> Data provided:
%%
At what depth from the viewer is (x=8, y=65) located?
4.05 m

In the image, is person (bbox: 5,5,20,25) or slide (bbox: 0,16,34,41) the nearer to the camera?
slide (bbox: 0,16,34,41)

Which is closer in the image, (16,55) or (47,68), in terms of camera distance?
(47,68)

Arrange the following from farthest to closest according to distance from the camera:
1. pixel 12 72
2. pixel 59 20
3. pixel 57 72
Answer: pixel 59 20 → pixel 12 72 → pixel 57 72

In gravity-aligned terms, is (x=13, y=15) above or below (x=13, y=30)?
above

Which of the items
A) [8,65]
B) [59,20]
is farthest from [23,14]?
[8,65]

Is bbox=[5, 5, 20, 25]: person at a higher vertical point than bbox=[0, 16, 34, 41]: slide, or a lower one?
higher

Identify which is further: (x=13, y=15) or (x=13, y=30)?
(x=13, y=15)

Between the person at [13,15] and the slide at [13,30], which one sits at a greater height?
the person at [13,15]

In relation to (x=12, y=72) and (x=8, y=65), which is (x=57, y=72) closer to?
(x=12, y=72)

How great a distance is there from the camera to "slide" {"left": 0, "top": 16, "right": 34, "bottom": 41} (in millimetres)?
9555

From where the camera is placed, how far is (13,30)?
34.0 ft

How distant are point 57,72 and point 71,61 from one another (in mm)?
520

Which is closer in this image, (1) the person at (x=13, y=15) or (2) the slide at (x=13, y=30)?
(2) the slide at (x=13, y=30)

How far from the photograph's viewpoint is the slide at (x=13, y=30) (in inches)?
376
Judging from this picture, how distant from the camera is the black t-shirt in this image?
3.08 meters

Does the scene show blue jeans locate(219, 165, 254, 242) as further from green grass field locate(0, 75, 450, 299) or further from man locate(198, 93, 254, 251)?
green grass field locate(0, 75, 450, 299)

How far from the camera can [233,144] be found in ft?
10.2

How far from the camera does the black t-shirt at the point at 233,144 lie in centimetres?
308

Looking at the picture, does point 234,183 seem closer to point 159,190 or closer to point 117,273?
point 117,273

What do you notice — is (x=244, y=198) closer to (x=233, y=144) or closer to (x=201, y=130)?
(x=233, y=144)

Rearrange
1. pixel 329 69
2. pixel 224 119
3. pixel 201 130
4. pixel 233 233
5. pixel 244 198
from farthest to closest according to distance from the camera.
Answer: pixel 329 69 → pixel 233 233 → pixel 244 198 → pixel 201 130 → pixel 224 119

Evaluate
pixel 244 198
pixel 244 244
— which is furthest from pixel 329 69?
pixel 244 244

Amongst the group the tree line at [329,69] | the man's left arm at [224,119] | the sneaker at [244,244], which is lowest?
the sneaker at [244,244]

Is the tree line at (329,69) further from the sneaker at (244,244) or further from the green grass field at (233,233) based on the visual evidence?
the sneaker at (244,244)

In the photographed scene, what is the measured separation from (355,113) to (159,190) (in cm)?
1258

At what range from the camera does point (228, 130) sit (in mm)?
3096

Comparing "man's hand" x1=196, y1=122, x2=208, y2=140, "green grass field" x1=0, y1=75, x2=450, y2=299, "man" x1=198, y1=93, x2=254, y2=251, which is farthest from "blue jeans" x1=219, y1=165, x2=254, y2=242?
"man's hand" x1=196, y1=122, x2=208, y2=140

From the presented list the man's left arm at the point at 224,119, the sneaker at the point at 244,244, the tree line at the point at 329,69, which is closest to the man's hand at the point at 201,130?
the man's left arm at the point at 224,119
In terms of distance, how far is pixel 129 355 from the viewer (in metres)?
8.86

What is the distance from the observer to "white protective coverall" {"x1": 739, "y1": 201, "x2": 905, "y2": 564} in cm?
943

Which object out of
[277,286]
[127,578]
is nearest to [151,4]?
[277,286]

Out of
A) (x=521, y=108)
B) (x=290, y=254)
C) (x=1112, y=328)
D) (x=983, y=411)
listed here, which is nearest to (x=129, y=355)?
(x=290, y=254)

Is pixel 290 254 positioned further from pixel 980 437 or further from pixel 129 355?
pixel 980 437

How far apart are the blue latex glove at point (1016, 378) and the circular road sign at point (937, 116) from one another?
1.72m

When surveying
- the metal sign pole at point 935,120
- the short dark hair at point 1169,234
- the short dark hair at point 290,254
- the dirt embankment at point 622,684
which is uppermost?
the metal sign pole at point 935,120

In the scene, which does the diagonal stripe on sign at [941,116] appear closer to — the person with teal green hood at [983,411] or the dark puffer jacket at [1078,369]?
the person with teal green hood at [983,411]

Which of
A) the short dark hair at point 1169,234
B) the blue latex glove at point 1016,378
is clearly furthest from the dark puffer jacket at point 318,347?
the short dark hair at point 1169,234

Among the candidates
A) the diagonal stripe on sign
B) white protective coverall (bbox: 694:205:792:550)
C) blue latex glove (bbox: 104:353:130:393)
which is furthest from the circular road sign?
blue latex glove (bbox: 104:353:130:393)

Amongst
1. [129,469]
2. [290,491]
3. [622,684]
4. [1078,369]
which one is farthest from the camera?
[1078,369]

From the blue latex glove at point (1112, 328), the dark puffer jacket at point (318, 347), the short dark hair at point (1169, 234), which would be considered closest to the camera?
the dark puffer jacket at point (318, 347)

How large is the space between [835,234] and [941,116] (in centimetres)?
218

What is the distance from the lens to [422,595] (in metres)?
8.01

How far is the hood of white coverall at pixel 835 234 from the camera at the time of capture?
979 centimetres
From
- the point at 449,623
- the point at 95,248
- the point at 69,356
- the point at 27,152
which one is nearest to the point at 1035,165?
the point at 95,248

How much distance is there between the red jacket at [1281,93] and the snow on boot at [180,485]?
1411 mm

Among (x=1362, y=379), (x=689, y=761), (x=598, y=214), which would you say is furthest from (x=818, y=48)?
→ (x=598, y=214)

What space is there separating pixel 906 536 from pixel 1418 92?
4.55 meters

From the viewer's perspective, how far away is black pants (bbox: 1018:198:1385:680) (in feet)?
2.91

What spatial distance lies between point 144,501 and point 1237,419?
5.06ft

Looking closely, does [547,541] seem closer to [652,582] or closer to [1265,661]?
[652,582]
%%
Copy out each line exactly.

> Written response:
At what depth from the viewer is (x=8, y=65) located?
4.05 m

In the image, is person (bbox: 5,5,20,25) or slide (bbox: 0,16,34,41) the nearer to the camera?
slide (bbox: 0,16,34,41)

Which is closer in the image, (16,55) or (47,68), in terms of camera distance?
(47,68)

Arrange the following from farthest to closest according to distance from the camera:
1. pixel 12 72
2. pixel 59 20
3. pixel 57 72
Answer: pixel 59 20 → pixel 12 72 → pixel 57 72

In gravity-aligned terms, is (x=13, y=15) above or below (x=13, y=30)?
above

Which of the items
A) [8,65]
B) [59,20]
is farthest from [23,14]?
[8,65]

Is bbox=[5, 5, 20, 25]: person at a higher vertical point than bbox=[0, 16, 34, 41]: slide, or a lower one?
higher

Identify which is further: (x=13, y=15) or (x=13, y=30)?
(x=13, y=15)

Between the person at [13,15] and the slide at [13,30], which one sits at a greater height?
the person at [13,15]

In relation to (x=12, y=72) and (x=8, y=65), which is (x=57, y=72) closer to?
(x=12, y=72)

How great a distance is there from the camera to "slide" {"left": 0, "top": 16, "right": 34, "bottom": 41} (in millimetres)?
9555

From where the camera is placed, how far is (13,30)?
34.0 ft

How distant are point 57,72 and point 71,61 from one another (in mm)?
520

Which is closer in this image, (1) the person at (x=13, y=15) or (2) the slide at (x=13, y=30)?
(2) the slide at (x=13, y=30)

How far from the photograph's viewpoint is the slide at (x=13, y=30) (in inches)?
376
Judging from this picture, how distant from the camera is the black t-shirt in this image?
3.08 meters

Does the scene show blue jeans locate(219, 165, 254, 242) as further from green grass field locate(0, 75, 450, 299) or further from man locate(198, 93, 254, 251)?
green grass field locate(0, 75, 450, 299)

How far from the camera can [233,144] be found in ft?
10.2

How far from the camera does the black t-shirt at the point at 233,144 lie in centimetres?
308

Looking at the picture, does point 234,183 seem closer to point 159,190 or closer to point 117,273?
point 117,273

What do you notice — is (x=244, y=198) closer to (x=233, y=144) or closer to (x=201, y=130)?
(x=233, y=144)

Rearrange
1. pixel 329 69
2. pixel 224 119
3. pixel 201 130
4. pixel 233 233
5. pixel 244 198
from farthest to closest according to distance from the camera.
Answer: pixel 329 69 → pixel 233 233 → pixel 244 198 → pixel 201 130 → pixel 224 119

Evaluate
pixel 244 198
pixel 244 244
— which is furthest from pixel 329 69?
pixel 244 244

Amongst the group the tree line at [329,69] | the man's left arm at [224,119] | the sneaker at [244,244], which is lowest?
the sneaker at [244,244]

Is the tree line at (329,69) further from the sneaker at (244,244) or further from the green grass field at (233,233) based on the visual evidence?
the sneaker at (244,244)

In the photographed scene, what is the measured separation from (355,113) to (159,190) (in cm)?
1258

At what range from the camera does point (228, 130) sit (in mm)?
3096

Comparing "man's hand" x1=196, y1=122, x2=208, y2=140, "green grass field" x1=0, y1=75, x2=450, y2=299, "man" x1=198, y1=93, x2=254, y2=251, which is farthest from "blue jeans" x1=219, y1=165, x2=254, y2=242?
"man's hand" x1=196, y1=122, x2=208, y2=140

From the presented list the man's left arm at the point at 224,119, the sneaker at the point at 244,244, the tree line at the point at 329,69, which is closest to the man's hand at the point at 201,130?
the man's left arm at the point at 224,119
In terms of distance, how far is pixel 129 355 from the viewer (in metres)?
8.86

What is the distance from the observer to "white protective coverall" {"x1": 739, "y1": 201, "x2": 905, "y2": 564} in cm?
943

Which object out of
[277,286]
[127,578]
is nearest to [151,4]?
[277,286]

Out of
A) (x=521, y=108)
B) (x=290, y=254)
C) (x=1112, y=328)
D) (x=983, y=411)
listed here, which is nearest to (x=129, y=355)?
(x=290, y=254)

Is pixel 290 254 positioned further from pixel 980 437 or further from pixel 129 355?
pixel 980 437

How far apart are the blue latex glove at point (1016, 378) and the circular road sign at point (937, 116) from one another?
1.72m

When surveying
- the metal sign pole at point 935,120
- the short dark hair at point 1169,234
- the short dark hair at point 290,254
- the dirt embankment at point 622,684
which is uppermost?
the metal sign pole at point 935,120

In the scene, which does the diagonal stripe on sign at [941,116] appear closer to — the person with teal green hood at [983,411] or the dark puffer jacket at [1078,369]?
the person with teal green hood at [983,411]

Which of
A) the short dark hair at point 1169,234
B) the blue latex glove at point 1016,378
is clearly furthest from the dark puffer jacket at point 318,347?
the short dark hair at point 1169,234

Among the candidates
A) the diagonal stripe on sign
B) white protective coverall (bbox: 694:205:792:550)
C) blue latex glove (bbox: 104:353:130:393)
which is furthest from the circular road sign?
blue latex glove (bbox: 104:353:130:393)

Amongst
1. [129,469]
2. [290,491]
3. [622,684]
4. [1078,369]
which one is farthest from the camera?
[1078,369]

From the blue latex glove at point (1112, 328), the dark puffer jacket at point (318, 347), the short dark hair at point (1169, 234), which would be considered closest to the camera?
the dark puffer jacket at point (318, 347)

How large is the space between [835,234] and [941,116] (in centimetres)?
218

What is the distance from the lens to [422,595] (in metres)?
8.01

How far is the hood of white coverall at pixel 835 234 from the camera at the time of capture?
979 centimetres
From
- the point at 449,623
- the point at 95,248
- the point at 69,356
- the point at 27,152
which one is nearest to the point at 1035,165?
the point at 95,248

How much distance is there between the red jacket at [1281,93] and the snow on boot at [180,485]?
1411 mm

Among (x=1362, y=379), (x=689, y=761), (x=598, y=214), which would you say is furthest from (x=818, y=48)?
→ (x=598, y=214)

What space is there separating pixel 906 536 from pixel 1418 92?
4.55 meters

From the viewer's perspective, how far away is black pants (bbox: 1018:198:1385:680) (in feet)?
2.91

What spatial distance lies between point 144,501 and point 1237,419?
5.06ft

Looking closely, does [547,541] seem closer to [652,582] or closer to [1265,661]?
[652,582]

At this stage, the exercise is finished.